An Intelligent Fault Diagnosis Method for Bearings with Variable Rotating Speed Based on Pythagorean Spatial Pyramid Pooling CNN

Abstract

Deep learning methods have been introduced for fault diagnosis of rotating machinery. Most methods have good performance when processing bearing data at a certain rotating speed. However, most rotating machinery in industrial practice has variable working speed. When processing the bearing data with variable rotating speed, the existing methods have low accuracies, or need complex parameter adjustments. To solve this problem, a fault diagnosis method based on continuous wavelet transform scalogram (CWTS) and Pythagorean spatial pyramid pooling convolutional neural network (PSPP-CNN) is proposed in this paper. In this method, continuous wavelet transform is used to decompose vibration signals into CWTSs with different scale ranges according to the rotating speed. By adding a PSPP layer, CNN can process CWTSs in different sizes.
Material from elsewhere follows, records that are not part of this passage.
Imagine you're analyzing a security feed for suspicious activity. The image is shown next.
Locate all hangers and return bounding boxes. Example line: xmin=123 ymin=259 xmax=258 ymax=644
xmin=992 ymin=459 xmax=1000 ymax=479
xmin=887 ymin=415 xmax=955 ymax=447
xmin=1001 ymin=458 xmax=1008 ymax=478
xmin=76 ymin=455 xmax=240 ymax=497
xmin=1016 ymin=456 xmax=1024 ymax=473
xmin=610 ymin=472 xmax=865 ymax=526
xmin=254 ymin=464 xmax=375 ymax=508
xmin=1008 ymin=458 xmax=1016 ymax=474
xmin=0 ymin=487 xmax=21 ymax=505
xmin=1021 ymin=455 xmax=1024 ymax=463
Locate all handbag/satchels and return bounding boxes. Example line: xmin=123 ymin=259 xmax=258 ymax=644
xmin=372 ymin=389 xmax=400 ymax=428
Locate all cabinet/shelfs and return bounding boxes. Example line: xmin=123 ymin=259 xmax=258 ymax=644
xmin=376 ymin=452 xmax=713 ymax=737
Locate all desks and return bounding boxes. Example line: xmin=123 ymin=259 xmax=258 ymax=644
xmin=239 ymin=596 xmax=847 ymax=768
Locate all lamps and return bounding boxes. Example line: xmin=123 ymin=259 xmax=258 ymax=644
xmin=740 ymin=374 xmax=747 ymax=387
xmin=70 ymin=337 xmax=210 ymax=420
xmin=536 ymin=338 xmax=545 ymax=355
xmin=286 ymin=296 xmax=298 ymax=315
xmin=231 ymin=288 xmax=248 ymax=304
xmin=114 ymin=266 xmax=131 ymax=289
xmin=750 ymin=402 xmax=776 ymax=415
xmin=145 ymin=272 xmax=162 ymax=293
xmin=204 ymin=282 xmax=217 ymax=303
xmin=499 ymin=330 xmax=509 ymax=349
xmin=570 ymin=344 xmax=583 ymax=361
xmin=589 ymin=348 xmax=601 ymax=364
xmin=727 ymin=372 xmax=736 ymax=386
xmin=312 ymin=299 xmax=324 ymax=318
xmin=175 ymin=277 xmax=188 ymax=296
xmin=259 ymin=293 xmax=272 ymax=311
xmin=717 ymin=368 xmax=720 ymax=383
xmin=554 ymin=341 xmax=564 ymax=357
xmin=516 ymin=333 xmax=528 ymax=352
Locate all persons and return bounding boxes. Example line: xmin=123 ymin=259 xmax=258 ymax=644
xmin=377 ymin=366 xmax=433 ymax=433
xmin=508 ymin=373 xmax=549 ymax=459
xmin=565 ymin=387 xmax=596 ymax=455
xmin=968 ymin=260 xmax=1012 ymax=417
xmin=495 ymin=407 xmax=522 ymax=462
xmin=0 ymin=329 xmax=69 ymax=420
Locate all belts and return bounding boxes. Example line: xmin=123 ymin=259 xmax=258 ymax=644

Then the fault diagnosis of variable rotating speed bearing can be carried out by a single CNN model without complex parameter adjustment. Compared with a spatial pyramid pooling (SPP) layer that has been used in CNN, a PSPP layer locates as front layer of CNN. Thus, the features obtained by PSPP layer can be delivered to convolutional layers for further feature extraction. According to experiment results, this method has higher diagnosis accuracy for variable rotating speed bearing than other methods. In addition, the PSPP-CNN model trained by data at some rotating speeds can be used to diagnose bearing fault at full working speed.